УКАЗАНИЯ К ЗАДАНИЮ »
Продолжите текст о политическом пути Брежнева, начав сразу после последнего предложения.

ТЕКСТ ДЛЯ ЧТЕНИЯ »
-=-=-
Одним из самых примечательных фактов весьма тусклой советской политической жизни конца 60-х – начала 70-х гг. было возвышение внутри правящей группы Брежнева, вокруг которого предстояло сложиться настоящему – и вместе с тем комедийному – культу личности.
К этому времени Брежнев прошел длинный политический путь – сначала при Сталине затем при Хрущеве. Типичный представитель поколения «выдвиженцев», обязанных своими карьерами массовым чисткам второй половины 30-х гг., получивший сельскохозяйственное образование, Брежнев был с 1937 г. на советской и партийной работе, в годы войны – политработником в различных частях действующей армии, в 1946–1950 гг. – первым секретарем Запорожского, Днепропетровского обкомов КП (б) Украины. Избранный в 1950 г. первым секретарем ЦК КП (б) Молдавии, а на XIX съезде КПСС (1952 г.) – секретарем ЦК, он достиг пределов возможного для регионального партфункционера.
После смерти Сталина Брежнев успешно проявил себя на посту первого секретаря ЦК Компартии Казахстана (1955–1956 гг.). Кандидат в члены Президиума ЦК КПСС (1952–1953, 1956–1957 гг.), после разоблачения «антипартийной группы» (1957 г.) он был избран полноправным членом Президиума. Будучи с 1960 г. председателем Президиума Верховного Совета СССР, в решающий момент (лето 1964 г.) Брежнев сосредоточился на руководстве высшими партийными кадрами на ключевом посту в Секретариате ЦК.
-=-=-
ФРАГМЕНТЫ СТРОК »

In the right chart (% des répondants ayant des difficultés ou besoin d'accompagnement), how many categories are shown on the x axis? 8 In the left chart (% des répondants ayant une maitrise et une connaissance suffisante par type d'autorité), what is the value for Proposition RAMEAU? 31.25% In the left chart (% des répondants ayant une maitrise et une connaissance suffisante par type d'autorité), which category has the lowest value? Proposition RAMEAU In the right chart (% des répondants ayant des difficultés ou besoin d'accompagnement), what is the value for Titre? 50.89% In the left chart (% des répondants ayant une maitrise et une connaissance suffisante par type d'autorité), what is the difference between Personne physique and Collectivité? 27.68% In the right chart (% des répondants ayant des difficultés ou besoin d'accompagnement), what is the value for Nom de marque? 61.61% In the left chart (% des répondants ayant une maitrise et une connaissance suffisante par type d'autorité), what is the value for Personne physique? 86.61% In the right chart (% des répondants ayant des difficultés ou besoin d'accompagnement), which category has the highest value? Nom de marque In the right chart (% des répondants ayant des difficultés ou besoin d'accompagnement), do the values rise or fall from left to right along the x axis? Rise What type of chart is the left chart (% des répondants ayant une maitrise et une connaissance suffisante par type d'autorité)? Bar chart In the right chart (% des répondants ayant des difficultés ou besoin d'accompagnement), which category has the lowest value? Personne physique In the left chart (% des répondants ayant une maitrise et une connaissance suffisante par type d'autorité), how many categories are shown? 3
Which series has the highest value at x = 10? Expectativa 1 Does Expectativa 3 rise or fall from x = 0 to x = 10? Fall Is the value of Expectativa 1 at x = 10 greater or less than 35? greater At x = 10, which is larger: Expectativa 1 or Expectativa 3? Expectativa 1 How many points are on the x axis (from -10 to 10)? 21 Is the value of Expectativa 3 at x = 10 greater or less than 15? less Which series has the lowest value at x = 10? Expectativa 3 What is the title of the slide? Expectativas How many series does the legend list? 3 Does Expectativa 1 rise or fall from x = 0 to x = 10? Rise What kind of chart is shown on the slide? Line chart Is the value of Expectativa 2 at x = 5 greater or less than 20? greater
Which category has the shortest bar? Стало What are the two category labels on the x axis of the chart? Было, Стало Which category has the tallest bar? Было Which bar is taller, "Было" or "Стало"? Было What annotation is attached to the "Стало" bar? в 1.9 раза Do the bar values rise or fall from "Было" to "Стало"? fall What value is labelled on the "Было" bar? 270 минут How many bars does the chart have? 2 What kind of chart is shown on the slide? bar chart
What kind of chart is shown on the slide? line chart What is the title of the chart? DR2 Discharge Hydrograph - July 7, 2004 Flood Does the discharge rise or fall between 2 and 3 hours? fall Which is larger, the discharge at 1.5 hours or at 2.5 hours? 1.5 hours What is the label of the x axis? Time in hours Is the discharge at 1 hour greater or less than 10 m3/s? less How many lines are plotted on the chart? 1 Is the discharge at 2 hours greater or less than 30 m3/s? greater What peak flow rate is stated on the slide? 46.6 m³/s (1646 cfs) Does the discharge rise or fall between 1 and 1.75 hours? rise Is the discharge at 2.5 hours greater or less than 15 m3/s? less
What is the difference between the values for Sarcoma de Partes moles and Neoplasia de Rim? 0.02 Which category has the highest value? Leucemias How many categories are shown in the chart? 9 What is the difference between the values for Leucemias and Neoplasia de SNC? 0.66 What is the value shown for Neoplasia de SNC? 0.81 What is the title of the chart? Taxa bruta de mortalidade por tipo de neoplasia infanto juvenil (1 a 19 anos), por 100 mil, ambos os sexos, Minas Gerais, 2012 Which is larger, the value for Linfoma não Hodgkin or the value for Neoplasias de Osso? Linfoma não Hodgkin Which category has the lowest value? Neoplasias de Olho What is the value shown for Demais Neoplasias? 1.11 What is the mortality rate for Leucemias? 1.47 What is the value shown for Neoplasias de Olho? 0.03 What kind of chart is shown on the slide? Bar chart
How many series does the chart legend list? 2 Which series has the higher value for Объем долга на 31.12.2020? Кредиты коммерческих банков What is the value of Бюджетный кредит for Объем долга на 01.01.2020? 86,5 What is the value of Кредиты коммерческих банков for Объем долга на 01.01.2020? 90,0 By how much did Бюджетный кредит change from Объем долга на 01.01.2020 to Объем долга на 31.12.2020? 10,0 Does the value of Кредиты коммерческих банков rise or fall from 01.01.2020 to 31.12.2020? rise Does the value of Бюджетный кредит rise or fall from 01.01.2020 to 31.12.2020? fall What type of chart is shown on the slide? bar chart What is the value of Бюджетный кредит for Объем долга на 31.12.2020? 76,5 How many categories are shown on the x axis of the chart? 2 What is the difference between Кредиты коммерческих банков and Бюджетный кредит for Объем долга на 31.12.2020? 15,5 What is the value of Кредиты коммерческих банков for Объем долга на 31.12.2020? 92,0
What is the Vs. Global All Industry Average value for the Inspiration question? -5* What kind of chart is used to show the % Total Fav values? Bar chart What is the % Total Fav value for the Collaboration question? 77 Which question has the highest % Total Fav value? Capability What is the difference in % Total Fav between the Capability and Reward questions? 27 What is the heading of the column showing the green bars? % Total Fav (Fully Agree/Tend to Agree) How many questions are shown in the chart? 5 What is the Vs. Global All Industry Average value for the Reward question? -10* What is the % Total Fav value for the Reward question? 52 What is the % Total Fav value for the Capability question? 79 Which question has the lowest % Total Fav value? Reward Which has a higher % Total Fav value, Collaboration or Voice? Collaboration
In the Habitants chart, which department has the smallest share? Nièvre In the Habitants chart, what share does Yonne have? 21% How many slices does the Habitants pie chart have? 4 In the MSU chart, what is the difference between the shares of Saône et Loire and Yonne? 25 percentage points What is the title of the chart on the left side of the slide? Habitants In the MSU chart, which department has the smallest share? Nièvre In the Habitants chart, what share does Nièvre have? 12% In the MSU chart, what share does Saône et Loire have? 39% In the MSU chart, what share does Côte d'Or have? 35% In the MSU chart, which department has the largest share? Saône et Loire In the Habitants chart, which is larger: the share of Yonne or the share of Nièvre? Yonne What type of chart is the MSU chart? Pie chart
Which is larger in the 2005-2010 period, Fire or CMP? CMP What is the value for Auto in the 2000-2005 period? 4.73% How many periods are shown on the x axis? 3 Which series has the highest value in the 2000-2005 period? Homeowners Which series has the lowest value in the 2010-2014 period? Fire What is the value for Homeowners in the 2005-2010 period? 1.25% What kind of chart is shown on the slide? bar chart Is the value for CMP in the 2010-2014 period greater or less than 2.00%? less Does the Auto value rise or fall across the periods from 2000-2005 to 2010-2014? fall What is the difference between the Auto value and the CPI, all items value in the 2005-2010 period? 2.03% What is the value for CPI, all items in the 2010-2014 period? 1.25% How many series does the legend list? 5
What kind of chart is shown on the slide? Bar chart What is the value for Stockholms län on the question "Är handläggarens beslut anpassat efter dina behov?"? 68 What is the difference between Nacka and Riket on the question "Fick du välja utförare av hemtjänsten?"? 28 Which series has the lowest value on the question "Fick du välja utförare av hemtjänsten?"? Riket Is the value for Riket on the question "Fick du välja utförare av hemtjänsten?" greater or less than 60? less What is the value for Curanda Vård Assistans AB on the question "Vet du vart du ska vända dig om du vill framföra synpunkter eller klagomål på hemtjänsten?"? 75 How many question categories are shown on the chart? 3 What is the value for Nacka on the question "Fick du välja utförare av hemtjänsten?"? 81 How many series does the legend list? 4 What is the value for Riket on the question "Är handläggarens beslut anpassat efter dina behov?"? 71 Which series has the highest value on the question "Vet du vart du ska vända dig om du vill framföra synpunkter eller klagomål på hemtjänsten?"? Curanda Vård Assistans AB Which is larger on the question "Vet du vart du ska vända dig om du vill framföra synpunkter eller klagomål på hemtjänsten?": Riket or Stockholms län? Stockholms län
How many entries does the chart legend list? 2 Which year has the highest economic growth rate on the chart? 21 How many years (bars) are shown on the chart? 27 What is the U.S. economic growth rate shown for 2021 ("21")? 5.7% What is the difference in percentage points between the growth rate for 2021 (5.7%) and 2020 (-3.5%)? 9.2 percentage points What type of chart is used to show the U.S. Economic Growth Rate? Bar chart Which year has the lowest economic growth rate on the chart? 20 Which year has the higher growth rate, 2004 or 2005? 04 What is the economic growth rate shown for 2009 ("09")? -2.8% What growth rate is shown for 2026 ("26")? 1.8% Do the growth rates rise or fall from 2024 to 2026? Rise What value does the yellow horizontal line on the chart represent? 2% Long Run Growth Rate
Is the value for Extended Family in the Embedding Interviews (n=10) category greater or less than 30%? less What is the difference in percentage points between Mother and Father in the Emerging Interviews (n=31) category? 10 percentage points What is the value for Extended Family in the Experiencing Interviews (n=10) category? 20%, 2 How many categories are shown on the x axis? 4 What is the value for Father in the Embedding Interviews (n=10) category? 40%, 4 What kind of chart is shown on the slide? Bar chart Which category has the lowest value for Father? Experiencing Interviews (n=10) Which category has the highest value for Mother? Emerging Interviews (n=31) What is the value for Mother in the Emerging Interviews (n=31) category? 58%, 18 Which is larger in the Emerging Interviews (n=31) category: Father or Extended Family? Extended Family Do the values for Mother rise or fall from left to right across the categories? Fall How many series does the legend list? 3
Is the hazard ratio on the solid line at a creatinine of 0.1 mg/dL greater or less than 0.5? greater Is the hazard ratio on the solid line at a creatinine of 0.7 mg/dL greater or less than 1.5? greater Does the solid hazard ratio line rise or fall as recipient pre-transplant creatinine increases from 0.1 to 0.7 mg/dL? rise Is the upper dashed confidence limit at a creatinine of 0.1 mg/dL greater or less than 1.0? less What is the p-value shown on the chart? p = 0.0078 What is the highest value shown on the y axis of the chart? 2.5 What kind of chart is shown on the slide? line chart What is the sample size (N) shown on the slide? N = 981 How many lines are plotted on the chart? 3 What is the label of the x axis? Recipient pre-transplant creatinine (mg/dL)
-=-=-
ОТВЕТ НА ЗАДАНИЕ »
Выдвижение Л.Брежнева на первый план внутри «коллегиального руководства» началось на XXIII съезде КПСС, на котором он был избран своими соратниками Генеральным секретарем ЦК (до этого высшей партийной должностью был пост Первого секретаря), и утвердилось в начале 70-х гг., когда он занял место Косыгина на важнейших международных конференциях Востока и Запада (в предшествующий период Брежнев занимался исключительно отношениями внутри социалистического лагеря).
Московская встреча в верхах в мае 1972 г. Брежнева и Никсона подтвердила первенство Генерального секретаря. Как и в эпоху Хрущева, внешняя политика сыграла решающую роль в упрочении авторитета первого руководителя страны. После этого стареющий правитель мог спокойно «почить на лаврах», купаясь в почестях и лести, подогревавших его старческую страсть к титулам и орденам.
Брежнев получил семь орденов Ленина и пять звезд Героя Советского Союза и Социалистического труда. Помимо этого он был удостоен золотой медали им. Карла Маркса за «исключительный вклад в развитие марксистско-ленинской теории и в научное исследование актуальных проблем развития социализма и всемирно-исторической борьбы за коммунистические идеалы»; Ленинской премии мира и («по просьбам трудящихся») Ленинской премии по литературе за три брошюры: «Малая земля», «Возрождение» и «Целина» (выпущенных тиражом более 15 млн. экземпляров каждая). В этих брошюрах от первого лица рассказывалось о «подвигах» Брежнева во время войны и затем на «промышленном и сельскохозяйственном фронтах».
Для Генерального секретаря была сфабрикована блестящая военная карьера: к 30-летию Победы ему было присвоено звание генерала армии (апрель 1975 г.), а через год (!) Маршала Советского Союза (7 мая 1976 г.). Спустя два дня жители Днепропетровска присутствовали на открытии импозантного монумента своего самого знаменитого соотечественника. Наконец, 16 июня 1977 г. Брежнев занял также и почетный пост председателя Президиума Верховного Совета СССР.
Брежнев – Маршал Советского Союза.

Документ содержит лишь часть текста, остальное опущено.